[Task] Revise every line of the material below, replacing "Left" with "Right" and leaving everything else as it is. Leave the pictures out of your answer.

- Opening Delimiter -

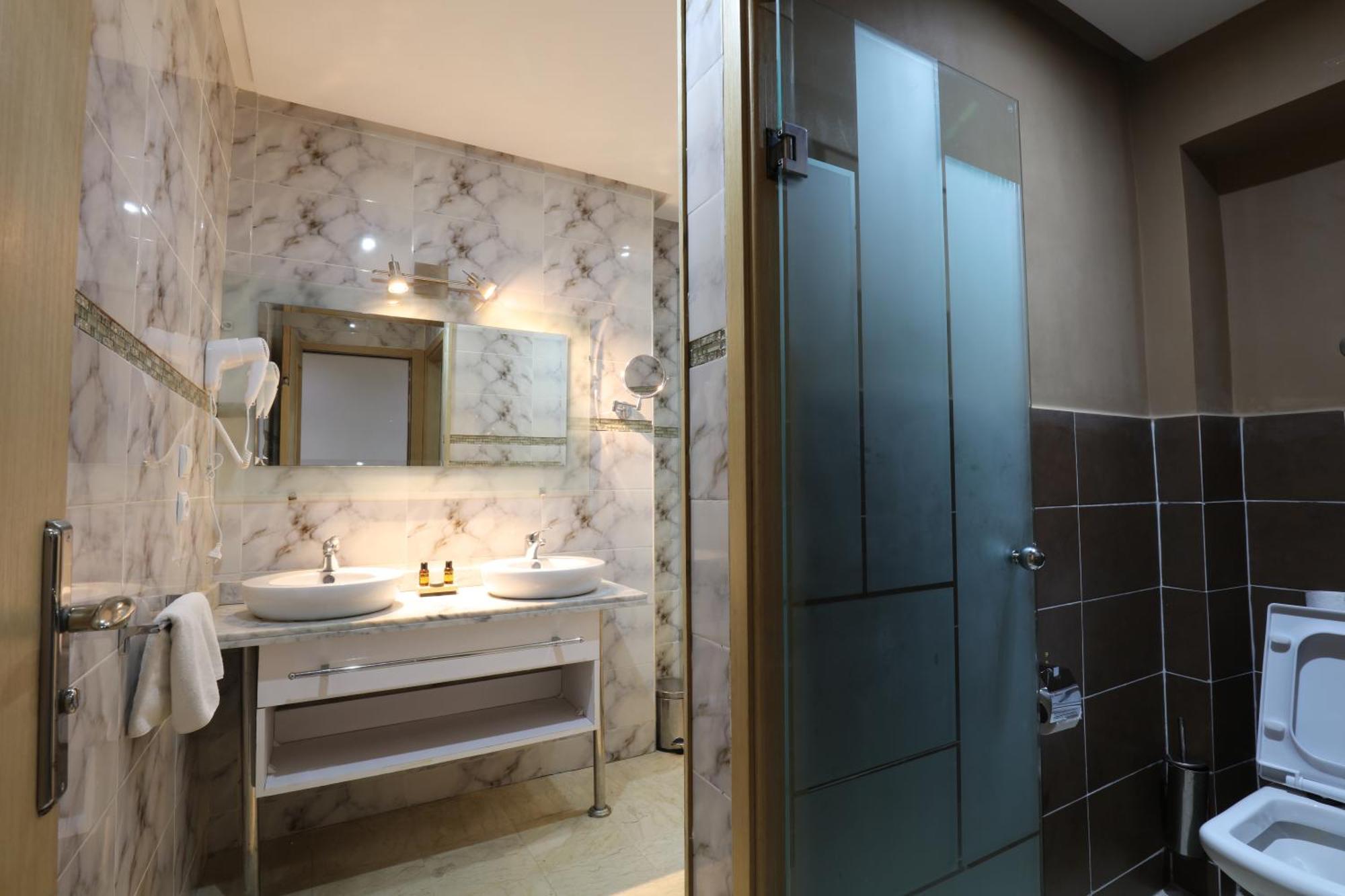 Silver Suites Hotel & Spa Casablanca Zewnętrze zdjęcie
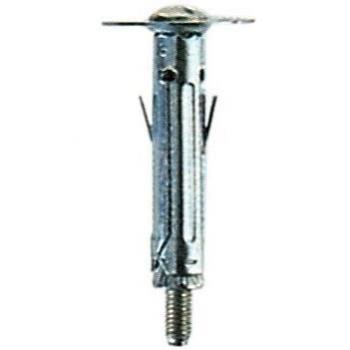 Fischer Tassello Acero Viga 90x45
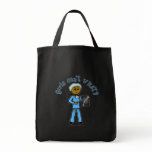Dark X-ray Technologist Girl Bags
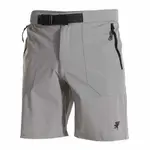 Шорты Joma Explorer V, серый - фото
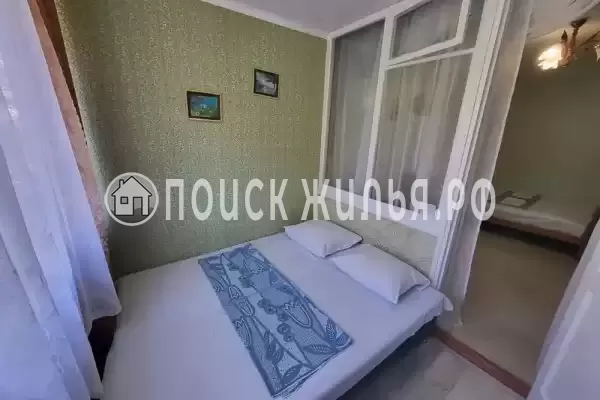 Квартира «1-комнатная в центре» Квартира «1-комнатная в центре»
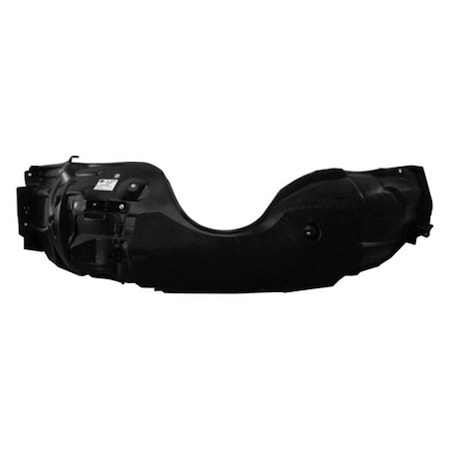 Sherman Parts Front Left Hand Fender Liner for 2010-2012 Lexus ES SHE3313-24-1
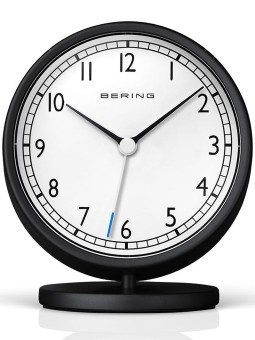 sveglia Bering 90096-245R Classic alarm clock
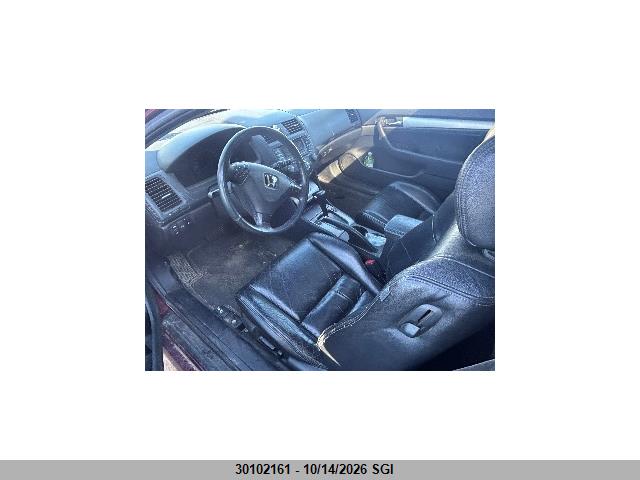 Продажа на аукционе авто 2003 Honda Accord Ex, vin: 1HGCM82583A800182, номер лота: 30102161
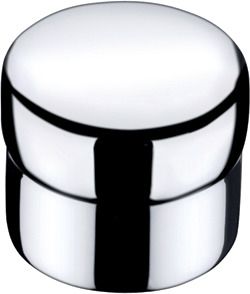 Hansgrohe Zugknopf verchromt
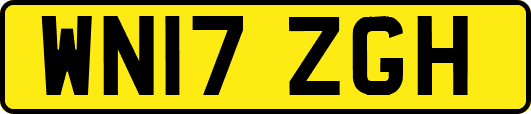 WN17ZGH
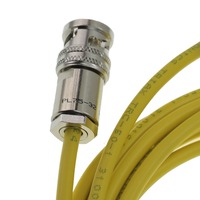 Cable Tromper Triax BNC Original, de 2, 2, 1, 2, 2, 1, 2, 2, 2, 2, 1, 2, 2, 1, 2, 2, 1, 2, 2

- Closing Delimiter -

[Answer to this task]
 Silver Suites Hotel & Spa Casablanca Zewnętrze zdjęcie
 Fischer Tassello Acero Viga 90x45
Dark X-ray Technologist Girl Bags
 Шорты Joma Explorer V, серый - фото
 Квартира «1-комнатная в центре» Квартира «1-комнатная в центре»
 Sherman Parts Front Right Hand Fender Liner for 2010-2012 Lexus ES SHE3313-24-1
 sveglia Bering 90096-245R Classic alarm clock
 Продажа на аукционе авто 2003 Honda Accord Ex, vin: 1HGCM82583A800182, номер лота: 30102161
 Hansgrohe Zugknopf verchromt
 WN17ZGH
 Cable Tromper Triax BNC Original, de 2, 2, 1, 2, 2, 1, 2, 2, 2, 2, 1, 2, 2, 1, 2, 2, 1, 2, 2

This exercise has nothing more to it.